I recently read Princeton University African American Studies professor Eddie Glaude’s new book, Democracy in Black: How Race Still Enslaves the American Soul. Glaude elegantly described what he called the “value gap”:
When I say that the value gap is rooted, in part, in our national refusal to remember, I am not invoking some politically correct notion of history that simply includes previously excluded groups. How we collectively remember is bound up with questions of justice. Or, to put the point differently, what we choose to forget often reveals the limits of justice in our collective imaginations.
As I completed my paper for this year’s Delta Symposium, Glaude’s book informed how I analyzed the creation of Decatur’s Authorized Heritage Discourse and the city’s historic preservation program. Glaude’s value gap is the most apt way to view Decatur and its relationship to African Americans, their history, and their historic resources.
It’s not that Decatur hates African Americans in an old-school white supremacist fashion. Rather, Decaturites (city officials and many residents) simply don’t place as high a value on African Americans and their history as they do whites and the historic places with deep attachment among the city’s white residents. It shows in their policies towards affordable housing, taxation, community engagement, education, and, yes, historic preservation.
If anything, historic preservation best illustrates Decatur’s value gap and the city’s white-knuckled grasp on Post-Jim Crow white supremacy. This point was driven home to me two weeks ago when I received a phone call from an angry Decatur resident.
The caller is a 67-year-old man who was raised in the Allen Wilson Terrace apartments and who was among the last students to cycle through the city’s equalization schools. He had just visited the redeveloped Beacon complex for the first time since the schools were demolished and new history exhibits were installed. “It’s really incomplete because a lot of it has been left out,” he said as he explained why he reached out to me.
He, like others who have written and called me since I began writing about Decatur’s racialized heritage narrative, was deeply upset by how African American history was being distorted and silenced in the city.
John Keys, a white former Decatur resident and former historic preservation commission member, offered his opinion on why Decatur devalues African American history. He explained how the city carefully crafts its municipal message to protect its image.

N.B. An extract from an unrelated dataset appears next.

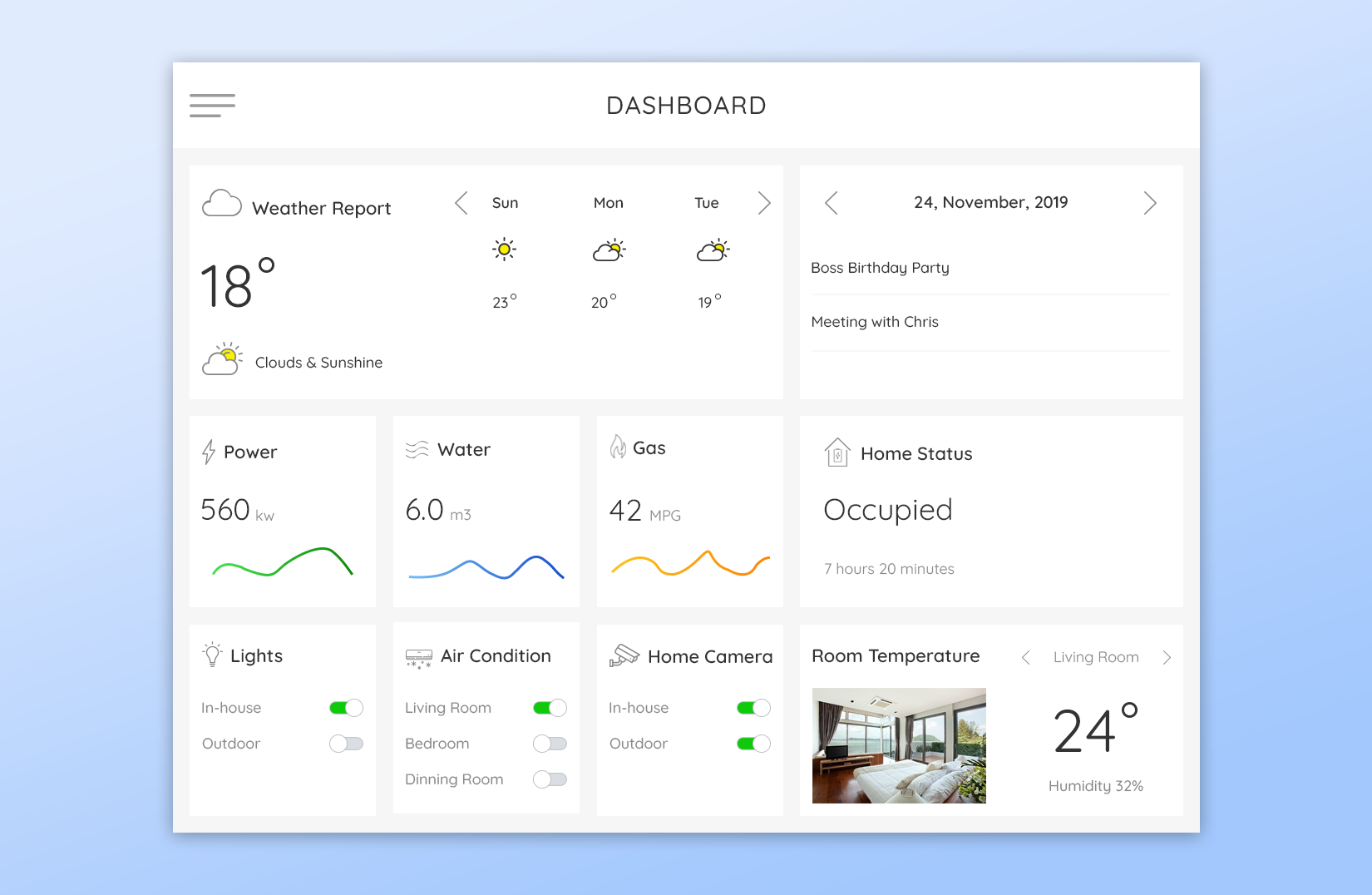 smart home app development and its dashboard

According to Keys, manipulating history is part of that process: “They don’t really care about the gentrification of this community, obliteration of its history, or in getting involved in anything that smacks of ‘conflict’–which means they don’t want to take on ‘controversial issues’,” he wrote to me in July 2013.
I asked Keys about this in an interview the following year. “I don’t hear a whole lot of discussion about that and you know, at the Decatur Arts Festival and the Book Festival and the beer festival and the wine festival, there’s not a whole lot of opportunity to talk about those things,” Keys said as we discussed African American history in Decatur and the lack of preservation of black history sites. “And there’s certainly not at the city commission meetings. They don’t encourage that sort of thing.”
Once a city more than 50% African American and with many African American historic places, now Decatur has few African Americans left and nearly none intact African American historic sites. Decatur is a living laboratory where the medium (disruptive and damaging change through gentrification and demographic inversion) truly is the message. It’s where observers can see how the past, its stories, and its sites oftentimes are sorted out in ways that complement demographic changes in the community.